Pendahuluan
Perkembanga islam telah membawa implikasi
terhadap tatanan dunia. Mulai dari abad ke 7 masehi hingga pada masa sekarang.
Islam tidak hanya sebagai agama, melainkan islam juga menjadi sebuah peradaban.
Perkembangan islam telah melewati berbagai dinamika yang kompleks. Mulai dari
zaman Rasulullah, dilanjutkan oleh para sahabat, disambung dengan mamlukah,
hingga pada akhir perang dunia 1, Kerajaan islam terakhir runtuh dan berubah,
dan negara islam yang dulunya dalam satu Daulah terpecah menjadi negara negara kebangsaan.
Walaupun islam tidak lagi dalam satu Daulah dan pemerintahan, islam tetap
eksis. Hal ini menjadi bukti bahwa islam adalah rahmatanlilalamin dan
membawa perdamaian.
Pada masa Rasulullah segala hal menyangkut
syariah dapat langsung ditanyakan kepada rasul. Setiap sahabat yang merasa
bingung dengan hukum dari satu peristiwa, mereka akan bertanya kepada rasul,
dan lagsung mendapatkan jawaban praktisnya, sehingga dapat langsung dipraktikan
dalam kehidupan. Sepeninggalan rasul islam mengalami dinamika yang kompleks,
muncul ulama ulama mujtahid dikangan sahabat maupun tabiin merumuskan
metodologi hukum islam uyang kita kenal dengan ushul fiqih. Peletak
dasar pertama metodologi hukum islam yaitu imam syafii.

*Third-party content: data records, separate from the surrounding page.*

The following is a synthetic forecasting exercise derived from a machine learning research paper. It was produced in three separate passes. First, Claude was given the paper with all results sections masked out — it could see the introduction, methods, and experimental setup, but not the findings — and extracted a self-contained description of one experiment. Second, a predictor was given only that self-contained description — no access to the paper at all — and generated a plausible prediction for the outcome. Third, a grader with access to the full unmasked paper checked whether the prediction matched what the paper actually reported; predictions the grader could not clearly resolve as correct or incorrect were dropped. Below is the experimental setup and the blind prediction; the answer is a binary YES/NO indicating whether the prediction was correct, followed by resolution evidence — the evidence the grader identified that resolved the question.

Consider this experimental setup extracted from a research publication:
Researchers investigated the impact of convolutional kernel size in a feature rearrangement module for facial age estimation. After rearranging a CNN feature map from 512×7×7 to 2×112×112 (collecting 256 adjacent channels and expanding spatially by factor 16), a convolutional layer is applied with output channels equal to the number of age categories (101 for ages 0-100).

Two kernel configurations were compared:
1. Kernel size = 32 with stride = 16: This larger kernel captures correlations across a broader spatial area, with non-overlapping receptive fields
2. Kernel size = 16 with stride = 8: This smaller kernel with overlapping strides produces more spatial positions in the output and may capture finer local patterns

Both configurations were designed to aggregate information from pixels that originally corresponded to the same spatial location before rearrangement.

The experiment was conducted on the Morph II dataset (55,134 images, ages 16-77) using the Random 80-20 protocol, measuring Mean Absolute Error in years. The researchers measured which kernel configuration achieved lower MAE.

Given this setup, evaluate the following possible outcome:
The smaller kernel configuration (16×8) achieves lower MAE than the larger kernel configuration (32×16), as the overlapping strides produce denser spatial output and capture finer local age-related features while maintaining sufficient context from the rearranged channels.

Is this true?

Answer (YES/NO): NO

Setalah dirumuskannya metodologi hukum
islam oleh imam syafii dalam kitabnya ar-risalah, banyak ulama yang
merujuk kedalam kitab baliau tersebut. Setelah era imam mazhab bermunculah imam
mujtahid lil mazhab seperti imam al Ghazali pada tahun 5 hijriyah. Beliau
mengikuti pola imam syafii dan mengembangkan metodologi imam syafii tersebut. Setelah
era hujjatul islam imam al Ghazali, muncul penguat mazhab diantaranya
imam Nawawi, imam as suyuthi pada abad ke 9 hijriyah.[1] Pasca era dinasti
abbasiyah munculah islam mengalami stagnasi dalam perkembangan ilmu
pengetahuan. Perang salib yang berkepanjangan, khalifah yang tidak berkompeten
menyebabkan stagnasinya keilmuan islam pada masa itu. Berangkat dari
keprihatinan tersebut, perkembangan eropa yang sangat pesat, sedangkan islam
dimasa keterpurukan, munculah gerakan pembaharuan islam. Awalnya diinisiasi
oleh jamaludin al afghani di mesir, lalu menyebar ke india, bahkan ke
indonesia. semngat jihad dan perlawanan terhadap penjajah, adalah bentuk
gerakan tajdid di indonesia.[2]
Setelah perang dunia ke 2 usai,
dibentukkan perserikatan bangsa bangsa PBB untuk menjaga perdamaian negara. Isu
isu yang hangat pada saat itu hingga sekarang adalah seputar hak asasi manusia
HAM, kesetaraan gender, lingkungan (ekologi), kemanusiaan, kemiskinan, ketimpangan
social. Cendekiawan muslim mulai membahas isu isu tersebut dengan nilai nilai
agama, salah satunya adalah maqasid syariah. Pendekatan dan ide ide
terhadap maqasid syariah memasuki perbincangan hangat oleh cendekiawan
diantaranya adalah Khaled abou el fadl dan jasser auda.
B. Biografi
Khaled Abou El Fadl dan Jasser Auda
1. Khaled
Abou El Fadl
Khaled abou el fadl adalah sarjana dalam
hukum islam. Beliau lahir di Kuwait. Orang tua Khaled abou el fadl adalah
seorang yang bergerak dalam peradilan. Khaled telah menempuh Pendidikannya di
Kuwait. Beliau belajar agama di beberapa tempat di tanah kelahirannya.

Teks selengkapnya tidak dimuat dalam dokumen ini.